Surgical fires occur with some frequency in Ohio hospitals and surgery centers. Surgical fires are common enough that the Joint Commission, an independent, nonprofit organization that sets safety standards and accredits hospitals, published a Sentinel Alert in 2003 titled “Preventing Surgical Fires.” Despite that, in 2012, the FDA published another warning by the same title. Surgeons use electrocautery to control bleeding during operations. Lasers are also used in a variety of procedures. Electrocautery and lasers can provide an ignition source for fires. Nearby oxygen and alcohol can ignite in a flash and burn everything in the operative field, including the patient. These surgical fires can be devastating, leading to severe burns, scarring and a lifetime of pain. In extreme cases, a surgical fire can result in death. Medicare considers fires in the OR to be “never events,” which means they should never happen if proper precautions are taken.

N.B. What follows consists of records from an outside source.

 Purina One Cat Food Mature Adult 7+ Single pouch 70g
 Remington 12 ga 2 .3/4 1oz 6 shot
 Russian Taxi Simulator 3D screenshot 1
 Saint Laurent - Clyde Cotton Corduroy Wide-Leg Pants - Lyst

As an Ohio medical malpractice attorney, when investigating an O.R. burn case, it is important to obtain the complete medical record. While hospitals and doctors are known for hiding evidence, and the peer review privilege prevents lawyers from obtaining incident reports, mortality and morbidity meeting minutes or other investigatory materials, the medical and nursing staff are required to maintain a comprehensive medical record that can be obtained pursuant to the Health Insurance Portability and Accountability Act (HIPAA). It is also important to obtain access to equipment or materials burned as a result of the fire. This physical evidence can provide important clues about where, how and why the fire started.

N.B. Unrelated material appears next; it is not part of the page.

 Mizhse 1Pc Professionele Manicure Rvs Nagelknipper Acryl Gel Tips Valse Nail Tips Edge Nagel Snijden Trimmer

It is also important to know the roles and responsibilities of the various actors within the surgical theater. Typically, the surgeon is the captain of the ship who controls the remaining actors’ activities. The surgeon may or may not be an employee of the hospital. If the surgeon is not employed directly by the hospital system, he/she is considered to be an independent contractor. He/she may be employed by a separate corporation formed to employ one or more doctors. If the surgeon is an independent contractor, the lawsuit will be brought against the surgeon and his/her corporation. Under these circumstances, the hospital can only be held liable for the surgeon’s negligence in Ohio if it appears that the surgeon was an employee of the hospital, such as in an emergency situation. These rules also apply to the anesthesiologist and certified registered nurse anesthetist (CRNA) who may have some responsibility for a fire in the surgical suite.
In addition to the surgeon and anesthesia team, there may be surgical assistants, fellows or residents assisting in the operation or anesthesia who may be liable for injury caused by a surgical fire. Again, the surgical assistants, fellows or residents may or may not be hospital employees.
Finally, operating room nurses may be responsible for protection of the surgical patient during an operation. The Association of Operating Room Nurses (AORN) published its Fire Safety Tool Kit to educate nurses about precautionary measures that must be implemented to prevent unnecessary burns to helpless patients.
Because surgical fires are always preventable, when they do occur and result in harm, a claim for medical negligence exists under Ohio law. Lawyers who handle burn cases must also be aware of the challenges that burn victims face throughout their life in order to calculate all of the damages caused by such an injury.